_WHAT THE TASK ASKS:_
Line by line, copy the entries exactly, excluding the pictures.
[Opening RAW DATA section]
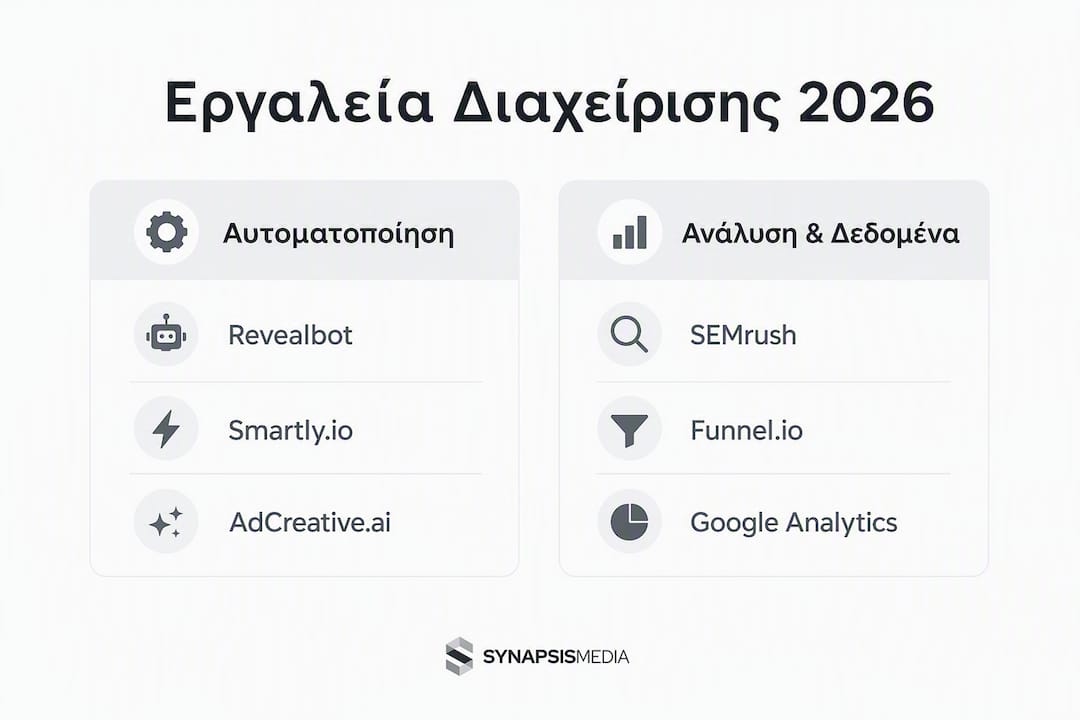 Εργαλεία Διαχείρισης 2026

Αυτοματοποίηση

Revealbot

Smartly.io

AdCreative.ai

Ανάλυση & Δεδομένα

SEMrush

Funnel.io

Google Analytics

SYNAPSISMEDIA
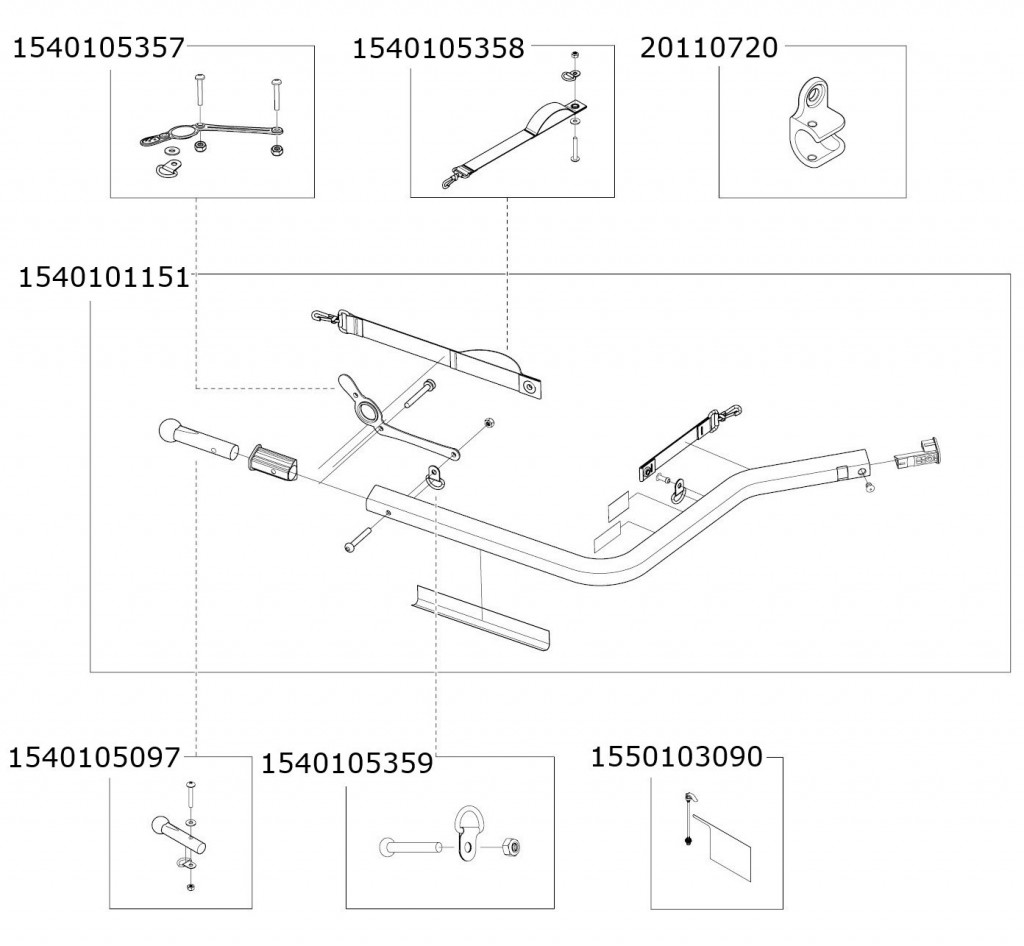 1540105357
1540105358
20110720
1540101151
1540105097
1540105359
1550103090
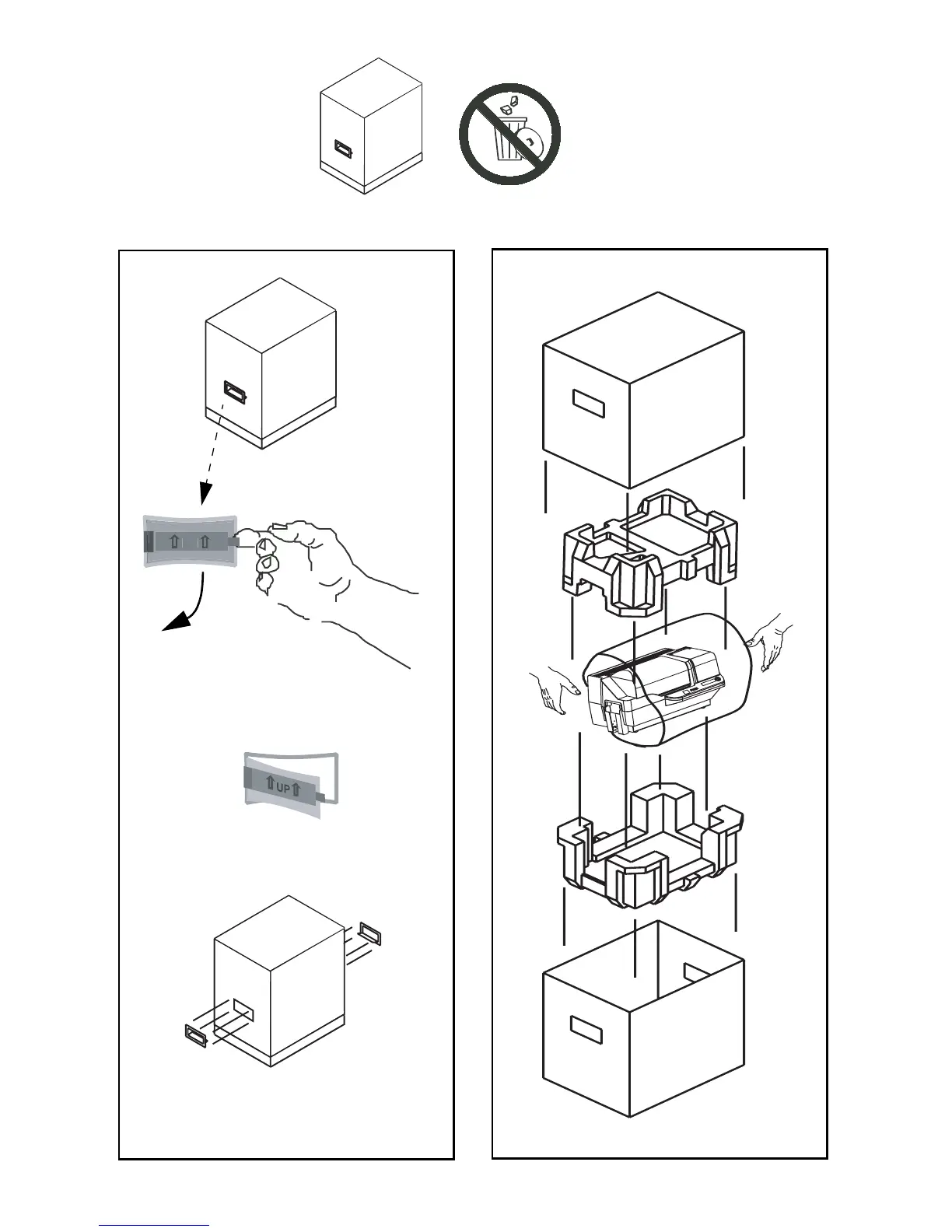 UP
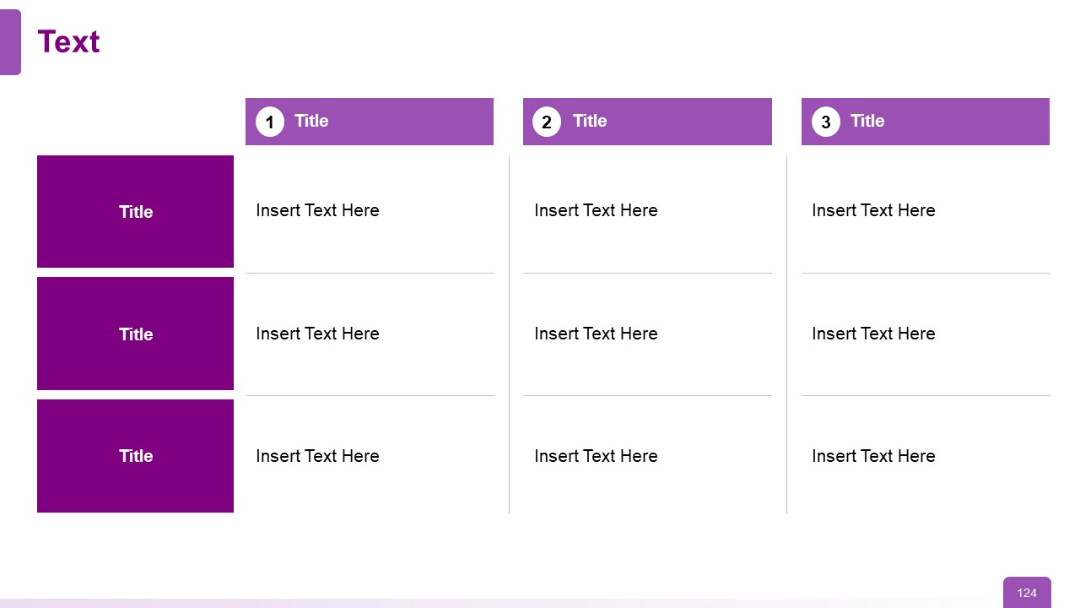 Text

| | 1 Title | 2 Title | 3 Title |
|---|---|---|---|
| Title | Insert Text Here | Insert Text Here | Insert Text Here |
| Title | Insert Text Here | Insert Text Here | Insert Text Here |
| Title | Insert Text Here | Insert Text Here | Insert Text Here |

124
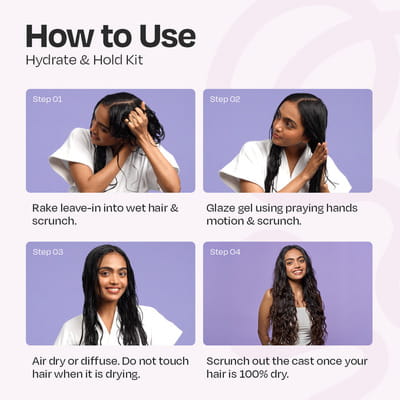 How to Use
Hydrate & Hold Kit

Step 01

Rake leave-in into wet hair & scrunch.

Step 02

Glaze gel using praying hands motion & scrunch.

Step 03

Air dry or diffuse. Do not touch hair when it is drying.

Step 04

Scrunch out the cast once your hair is 100% dry.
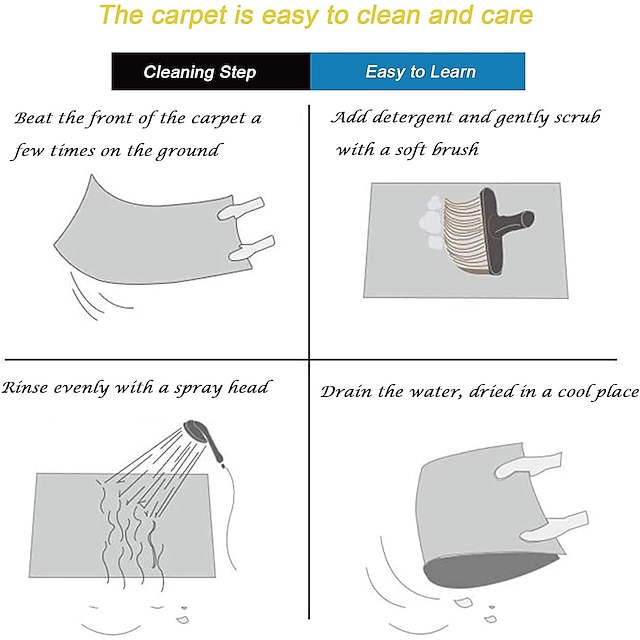 The carpet is easy to clean and care

Cleaning Step

Easy to Learn

Beat the front of the carpet a few times on the ground

Add detergent and gently scrub with a soft brush

Rinse evenly with a spray head

Drain the water, dried in a cool place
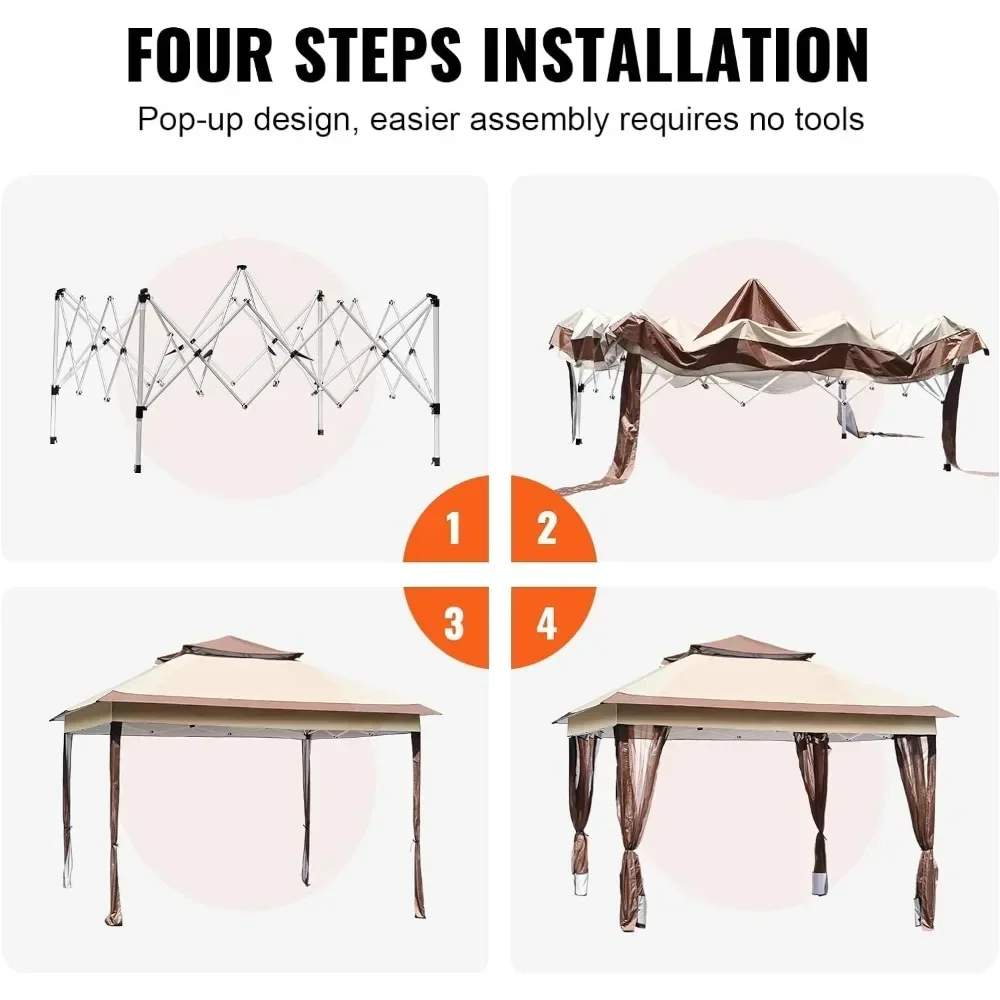 FOUR STEPS INSTALLATION

Pop-up design, easier assembly requires no tools

1

2

3

4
[Closing RAW DATA section]
_TASK RESULT:_
 Εργαλεία Διαχείρισης 2026

Αυτοματοποίηση

Revealbot

Smartly.io

AdCreative.ai

Ανάλυση & Δεδομένα

SEMrush

Funnel.io

Google Analytics

SYNAPSISMEDIA
 1540105357
1540105358
20110720
1540101151
1540105097
1540105359
1550103090
 UP
 Text

| | 1 Title | 2 Title | 3 Title |
|---|---|---|---|
| Title | Insert Text Here | Insert Text Here | Insert Text Here |
| Title | Insert Text Here | Insert Text Here | Insert Text Here |
| Title | Insert Text Here | Insert Text Here | Insert Text Here |

124
 How to Use
Hydrate & Hold Kit

Step 01

Rake leave-in into wet hair & scrunch.

Step 02

Glaze gel using praying hands motion & scrunch.

Step 03

Air dry or diffuse. Do not touch hair when it is drying.

Step 04

Scrunch out the cast once your hair is 100% dry.
 The carpet is easy to clean and care

Cleaning Step

Easy to Learn

Beat the front of the carpet a few times on the ground

Add detergent and gently scrub with a soft brush

Rinse evenly with a spray head

Drain the water, dried in a cool place
 FOUR STEPS INSTALLATION

Pop-up design, easier assembly requires no tools

1

2

3

4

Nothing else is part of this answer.